If we are in a battle with chronic pain, we are not winning it. Rates of chronic pain with its associated suffering and disability have never been higher, yet our society is spending more than ever to diagnose and treat the causes of chronic pain and is in the midst of an opioid epidemic. Over half of American adults report pain in the past 3 months, and over 10% report daily chronic pain. The number of years lived with disability is increasing for the average American. Musculoskeletal pain conditions are among the top causes of disability. Low back pain causes more global disability than any other condition. Neither focusing on repair of the broken part nor reducing pain scores has reduced the population burden of chronic pain.
The gap between effort and progress in chronic pain care, and chronic illness care more generally, can be bridged only through more effective engagement of patients in care processes and care goals. Neither purely objective disease-focused goals nor purely subjective symptom-focused goals have significantly reduced the population burden of chronic illness. I believe the solution lies in a truly patient-centered approach that engages the patient as the agent through which health care is delivered and by which health is achieved.
Objective Goals for Chronic Pain Care
Back pain is one of the most common chronic conditions presented to physicians and has many causes. However, for approximately 90% of individuals with chronic back pain, the specific cause cannot be identified by any scientifically valid means. This makes back pain a great unsolved problem for the traditional biomedical model, which urges us to direct treatment to the causes of symptoms rather than to the symptoms themselves.
Our health care system spends ever more money to find the broken part that causes patients’ back pain.
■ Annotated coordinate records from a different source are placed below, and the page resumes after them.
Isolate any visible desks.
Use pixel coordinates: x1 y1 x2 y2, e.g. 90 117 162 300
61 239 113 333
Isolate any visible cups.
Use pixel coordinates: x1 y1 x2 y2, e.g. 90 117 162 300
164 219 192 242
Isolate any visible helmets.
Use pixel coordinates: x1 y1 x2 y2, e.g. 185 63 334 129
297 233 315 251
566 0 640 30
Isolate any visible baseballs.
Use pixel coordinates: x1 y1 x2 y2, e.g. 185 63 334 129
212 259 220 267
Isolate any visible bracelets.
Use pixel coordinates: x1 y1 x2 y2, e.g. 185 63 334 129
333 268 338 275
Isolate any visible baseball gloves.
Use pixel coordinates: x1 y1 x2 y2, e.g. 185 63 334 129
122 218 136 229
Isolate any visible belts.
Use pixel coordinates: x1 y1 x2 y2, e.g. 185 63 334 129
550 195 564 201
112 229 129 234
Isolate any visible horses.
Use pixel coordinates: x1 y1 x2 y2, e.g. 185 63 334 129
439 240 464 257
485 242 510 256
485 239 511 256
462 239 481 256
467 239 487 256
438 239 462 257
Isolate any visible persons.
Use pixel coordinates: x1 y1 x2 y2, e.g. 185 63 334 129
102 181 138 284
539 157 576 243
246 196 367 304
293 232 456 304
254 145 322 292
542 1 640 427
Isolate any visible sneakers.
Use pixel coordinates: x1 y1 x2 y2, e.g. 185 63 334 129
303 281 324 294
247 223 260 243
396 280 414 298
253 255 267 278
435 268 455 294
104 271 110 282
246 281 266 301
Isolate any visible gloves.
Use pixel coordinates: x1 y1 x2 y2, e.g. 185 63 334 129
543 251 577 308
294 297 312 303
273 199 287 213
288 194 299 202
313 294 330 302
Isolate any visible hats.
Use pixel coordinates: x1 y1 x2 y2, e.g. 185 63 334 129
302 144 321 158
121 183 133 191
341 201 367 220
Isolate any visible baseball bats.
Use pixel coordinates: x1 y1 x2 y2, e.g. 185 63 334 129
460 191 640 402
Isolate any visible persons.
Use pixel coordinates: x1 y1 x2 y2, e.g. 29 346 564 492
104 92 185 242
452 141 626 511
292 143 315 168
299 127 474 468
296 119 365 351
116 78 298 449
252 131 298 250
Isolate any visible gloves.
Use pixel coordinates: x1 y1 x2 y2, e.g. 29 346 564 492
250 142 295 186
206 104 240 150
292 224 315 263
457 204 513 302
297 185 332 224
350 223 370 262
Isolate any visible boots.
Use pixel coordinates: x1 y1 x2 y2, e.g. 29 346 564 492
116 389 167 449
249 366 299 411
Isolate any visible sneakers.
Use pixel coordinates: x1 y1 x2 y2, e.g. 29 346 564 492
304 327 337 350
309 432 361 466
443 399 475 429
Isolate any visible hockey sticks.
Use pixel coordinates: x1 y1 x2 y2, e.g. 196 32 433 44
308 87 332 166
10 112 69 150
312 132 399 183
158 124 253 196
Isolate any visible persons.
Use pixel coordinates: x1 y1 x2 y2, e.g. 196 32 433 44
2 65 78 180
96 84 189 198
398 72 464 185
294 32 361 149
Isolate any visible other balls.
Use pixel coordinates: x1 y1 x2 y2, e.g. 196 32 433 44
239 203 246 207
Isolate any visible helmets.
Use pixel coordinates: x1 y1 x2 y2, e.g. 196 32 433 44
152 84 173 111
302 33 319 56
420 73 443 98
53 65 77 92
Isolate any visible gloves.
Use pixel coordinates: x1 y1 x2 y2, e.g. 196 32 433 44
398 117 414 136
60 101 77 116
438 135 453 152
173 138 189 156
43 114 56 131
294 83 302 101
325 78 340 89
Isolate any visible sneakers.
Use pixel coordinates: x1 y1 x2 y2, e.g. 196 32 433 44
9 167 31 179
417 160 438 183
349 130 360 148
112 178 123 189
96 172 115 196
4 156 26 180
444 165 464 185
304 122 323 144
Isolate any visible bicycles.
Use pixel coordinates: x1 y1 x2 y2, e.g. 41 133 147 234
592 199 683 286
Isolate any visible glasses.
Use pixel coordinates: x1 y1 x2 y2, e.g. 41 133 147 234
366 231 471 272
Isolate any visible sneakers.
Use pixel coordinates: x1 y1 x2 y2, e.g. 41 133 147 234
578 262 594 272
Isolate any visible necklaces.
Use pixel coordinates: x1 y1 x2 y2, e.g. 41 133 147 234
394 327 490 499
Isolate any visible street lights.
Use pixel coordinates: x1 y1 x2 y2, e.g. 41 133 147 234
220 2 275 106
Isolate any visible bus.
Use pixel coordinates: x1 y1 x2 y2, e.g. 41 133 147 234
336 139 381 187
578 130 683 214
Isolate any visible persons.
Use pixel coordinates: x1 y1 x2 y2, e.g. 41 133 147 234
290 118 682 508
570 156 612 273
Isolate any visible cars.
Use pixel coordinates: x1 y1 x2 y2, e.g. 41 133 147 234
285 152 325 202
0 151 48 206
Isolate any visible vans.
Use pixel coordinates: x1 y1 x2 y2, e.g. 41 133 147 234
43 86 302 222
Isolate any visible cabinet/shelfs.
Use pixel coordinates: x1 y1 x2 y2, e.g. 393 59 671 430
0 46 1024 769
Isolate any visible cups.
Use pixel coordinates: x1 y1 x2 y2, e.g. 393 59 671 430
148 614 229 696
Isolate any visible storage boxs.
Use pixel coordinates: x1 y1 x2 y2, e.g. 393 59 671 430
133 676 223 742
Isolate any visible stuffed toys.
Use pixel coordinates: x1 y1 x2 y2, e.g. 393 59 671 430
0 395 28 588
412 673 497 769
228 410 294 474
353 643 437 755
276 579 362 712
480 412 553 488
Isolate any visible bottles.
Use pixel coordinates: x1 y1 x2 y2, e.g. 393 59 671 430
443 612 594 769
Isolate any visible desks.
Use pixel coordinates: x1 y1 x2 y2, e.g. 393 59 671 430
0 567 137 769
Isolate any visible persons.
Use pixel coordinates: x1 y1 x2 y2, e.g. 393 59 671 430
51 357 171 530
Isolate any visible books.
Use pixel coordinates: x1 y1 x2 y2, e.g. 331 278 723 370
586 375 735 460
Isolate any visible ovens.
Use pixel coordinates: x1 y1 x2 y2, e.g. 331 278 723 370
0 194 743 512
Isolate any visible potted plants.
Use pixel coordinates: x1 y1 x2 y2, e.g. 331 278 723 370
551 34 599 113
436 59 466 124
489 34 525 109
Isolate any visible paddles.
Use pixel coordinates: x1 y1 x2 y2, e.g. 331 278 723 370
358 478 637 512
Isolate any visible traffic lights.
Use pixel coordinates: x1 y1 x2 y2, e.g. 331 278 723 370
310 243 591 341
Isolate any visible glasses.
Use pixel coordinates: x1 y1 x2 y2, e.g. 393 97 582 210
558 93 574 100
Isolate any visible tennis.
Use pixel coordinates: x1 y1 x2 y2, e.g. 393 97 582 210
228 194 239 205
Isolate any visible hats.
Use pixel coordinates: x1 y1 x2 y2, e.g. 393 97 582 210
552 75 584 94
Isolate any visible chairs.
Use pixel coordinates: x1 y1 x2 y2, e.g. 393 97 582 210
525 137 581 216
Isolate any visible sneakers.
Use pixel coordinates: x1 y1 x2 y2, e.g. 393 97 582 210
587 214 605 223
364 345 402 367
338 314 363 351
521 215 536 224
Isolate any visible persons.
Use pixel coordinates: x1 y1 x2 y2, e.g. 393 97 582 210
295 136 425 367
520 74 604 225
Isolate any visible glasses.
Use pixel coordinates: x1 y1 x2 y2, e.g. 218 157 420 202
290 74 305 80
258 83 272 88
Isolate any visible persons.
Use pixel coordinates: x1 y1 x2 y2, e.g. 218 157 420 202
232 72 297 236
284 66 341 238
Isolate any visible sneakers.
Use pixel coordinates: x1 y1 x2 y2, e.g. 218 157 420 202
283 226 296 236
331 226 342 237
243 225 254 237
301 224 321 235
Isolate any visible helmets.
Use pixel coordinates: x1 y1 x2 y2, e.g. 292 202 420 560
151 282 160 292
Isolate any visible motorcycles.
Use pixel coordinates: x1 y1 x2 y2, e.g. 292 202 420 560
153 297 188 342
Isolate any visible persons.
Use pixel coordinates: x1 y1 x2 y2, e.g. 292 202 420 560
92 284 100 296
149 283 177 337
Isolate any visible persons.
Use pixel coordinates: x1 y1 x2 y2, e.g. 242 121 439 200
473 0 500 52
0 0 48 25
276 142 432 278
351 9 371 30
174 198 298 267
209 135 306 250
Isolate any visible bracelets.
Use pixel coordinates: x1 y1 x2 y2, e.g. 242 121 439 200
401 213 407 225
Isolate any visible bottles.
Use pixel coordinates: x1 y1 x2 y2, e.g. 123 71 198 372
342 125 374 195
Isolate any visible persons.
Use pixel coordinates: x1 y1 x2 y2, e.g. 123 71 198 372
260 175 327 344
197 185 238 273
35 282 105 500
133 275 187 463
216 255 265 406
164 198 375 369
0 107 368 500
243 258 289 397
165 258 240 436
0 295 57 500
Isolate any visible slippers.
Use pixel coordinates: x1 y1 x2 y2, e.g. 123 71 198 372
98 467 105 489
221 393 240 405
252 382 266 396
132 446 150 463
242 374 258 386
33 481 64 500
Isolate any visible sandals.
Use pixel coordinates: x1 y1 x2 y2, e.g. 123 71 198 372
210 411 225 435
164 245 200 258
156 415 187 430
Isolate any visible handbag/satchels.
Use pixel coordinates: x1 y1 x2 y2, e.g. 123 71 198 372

Clinical guidelines now recommend against routine lumbar spine imaging for patients with nonspecific low back pain, but imaging remains popular. Imaging can be distracting; disc disease is commonly identified on MR imaging of patients with no back pain. Six randomized trials of computerized tomography (CT) or magnetic resonance (MR) imaging have failed to show any benefit to patients with axial back pain in either pain or function, over either short or long term. Back pain treatments focused on repair of broken parts have produced a similar story of failure. Medicare has recorded recent large increases in spinal fusion surgery rates and smaller increases in other types of back surgery without any population-level improvements in patient outcomes or disability rates.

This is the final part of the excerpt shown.